The biggest question for Broadway in Chicago following its triumphant opening of the five-time Tony-awarded play, “War Horse,” is: why only three weeks?
The moniker “theatrical magic,” bestowed by the New York Times on 2011 Tony’s Best Play is perfect. If this production at Chicago’s Cadillac Palace Theatre doesn’t satisfy critics who clamor for “fresh” or “cutting edge,” they ought to find other work.
“War Horse,” is based on the novel by Michael Morpurgo and brought to cinematic life by Steven Spielberg. It’s a boy-loves-his-horse, dad-sells-boy’s-horse, underaged-boy-enters-army-to-find-and-save-horse tale set against the backdrop of a rural English village becoming embroiled in World War I. Find a full synopsis here.

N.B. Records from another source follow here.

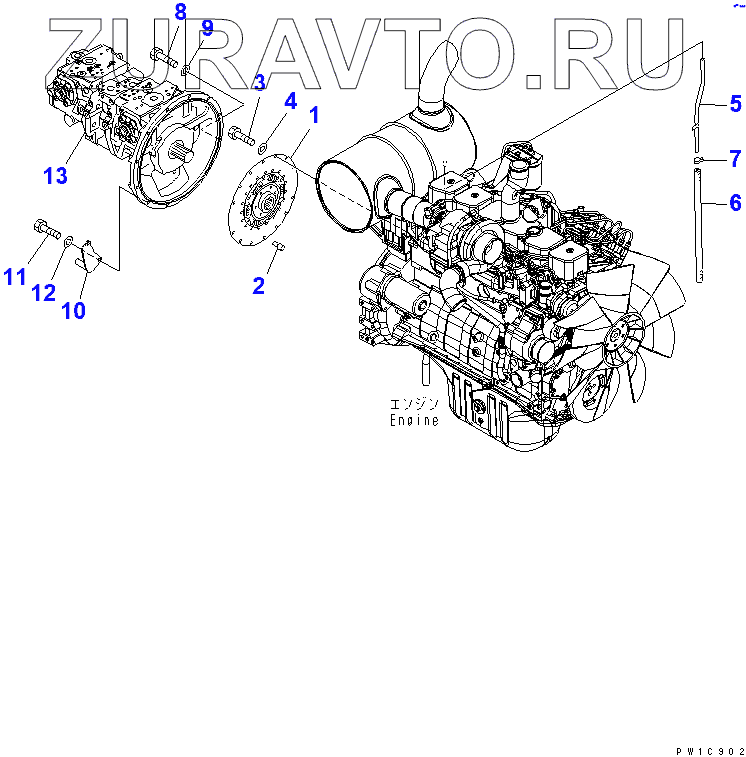 ZURAVTO.RU

8
9
3
4
1
5
7
6
13
11
12
10
2

エンジン
Engine

PW1C902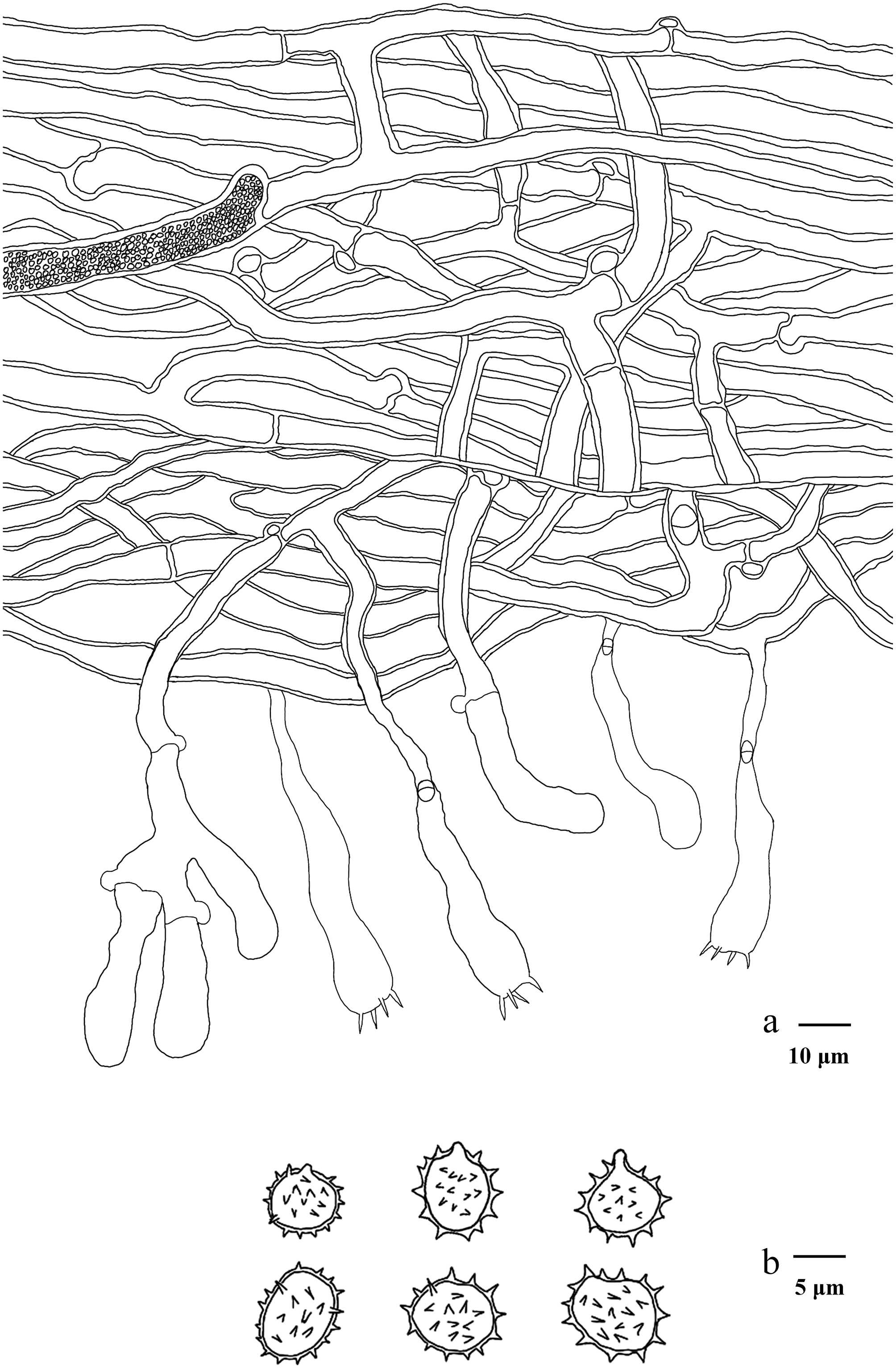 a
10 μm

b
5 μm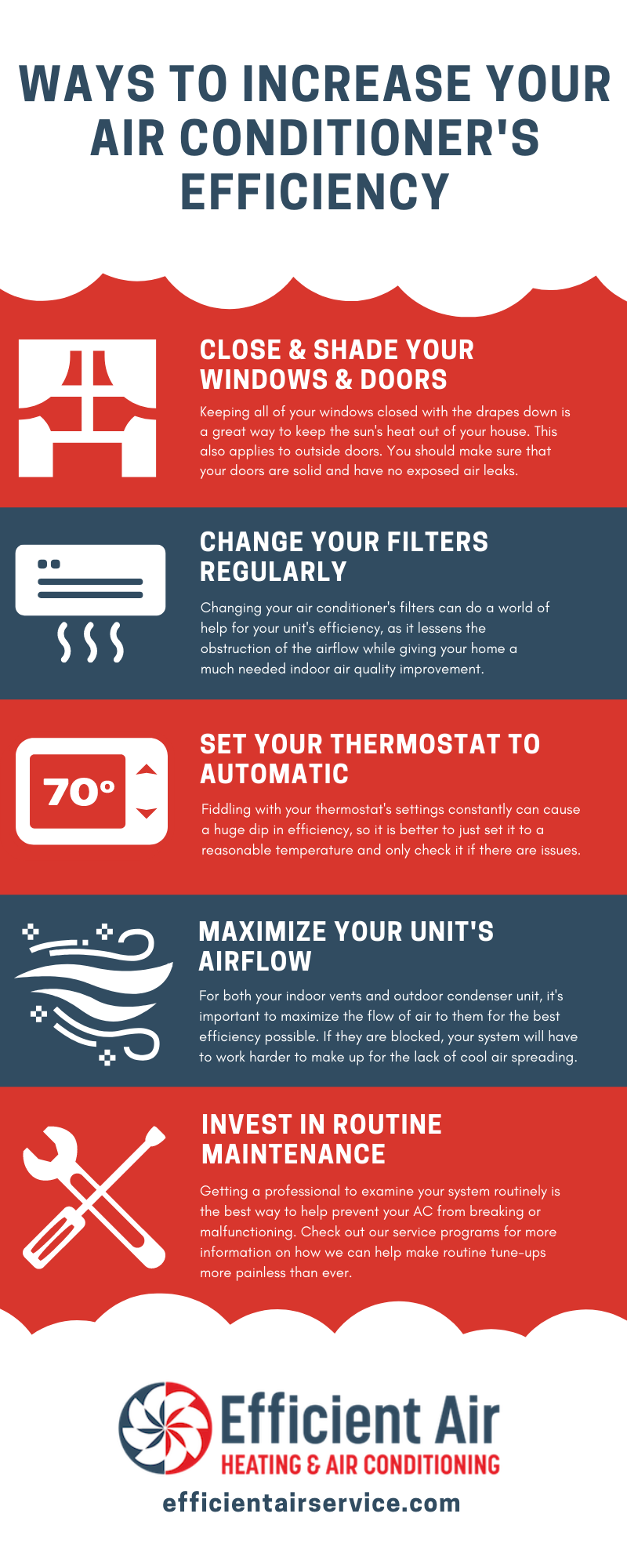 WAYS TO INCREASE YOUR AIR CONDITIONER'S EFFICIENCY

CLOSE & SHADE YOUR WINDOWS & DOORS

Keeping all of your windows closed with the drapes down is a great way to keep the sun's heat out of your house. This also applies to outside doors. You should make sure that your doors are solid and have no exposed air leaks.

CHANGE YOUR FILTERS REGULARLY

Changing your air conditioner's filters can do a world of help for your unit's efficiency, as it lessens the obstruction of the airflow while giving your home a much needed indoor air quality improvement.

70°

SET YOUR THERMOSTAT TO AUTOMATIC

Fiddling with your thermostat's settings constantly can cause a huge dip in efficiency, so it is better to just set it to a reasonable temperature and only check it if there are issues.

MAXIMIZE YOUR UNIT'S AIRFLOW

For both your indoor vents and outdoor condenser unit, it's important to maximize the flow of air to them for the best efficiency possible. If they are blocked, your system will have to work harder to make up for the lack of cool air spreading.

INVEST IN ROUTINE MAINTENANCE

Getting a professional to examine your system routinely is the best way to help prevent your AC from breaking or malfunctioning. Check out our service programs for more information on how we can help make routine tune-ups more painless than ever.

Efficient Air
HEATING & AIR CONDITIONING

efficientairservice.com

With this sentimental story, the audience is exposed to the harsh realities of war, provided insight into familial and community relationships of early 1900s England and, ultimately treated to the love story of Albert, played by Andrew Veenstra, and his cherished horse Joey.
All of this is made possible by puppet designers Adrian Kohler and Basil Jones, of South Africa’s Handspring Puppet Company. They are the magicians who mold cane, aluminum, carbon fiber glass, Tyvek and bicycle brake cables into the breathing, feeling beast audiences weep for.
And while the ultra-professional ensemble cast to be expected of a national touring company is exemplary and pitch-perfect, the onstage puppeteers take the final bow. It takes some getting used to watching actors manipulate the horses, birds and barnyard animals (including one hilarious rolling goose). But the best advice to incoming patrons is, prepare to suspend disbelief generously.
When that happens, puppeteers morph from machinists to life-givers, becoming not only the voices, but soulful extensions of the creatures entrusted to their care.
It’s this emotional, almost divine, connection between humans and animals that joins story and presentation to make “War Horse” must-see theater.
So why is it only in Chicago for three weeks?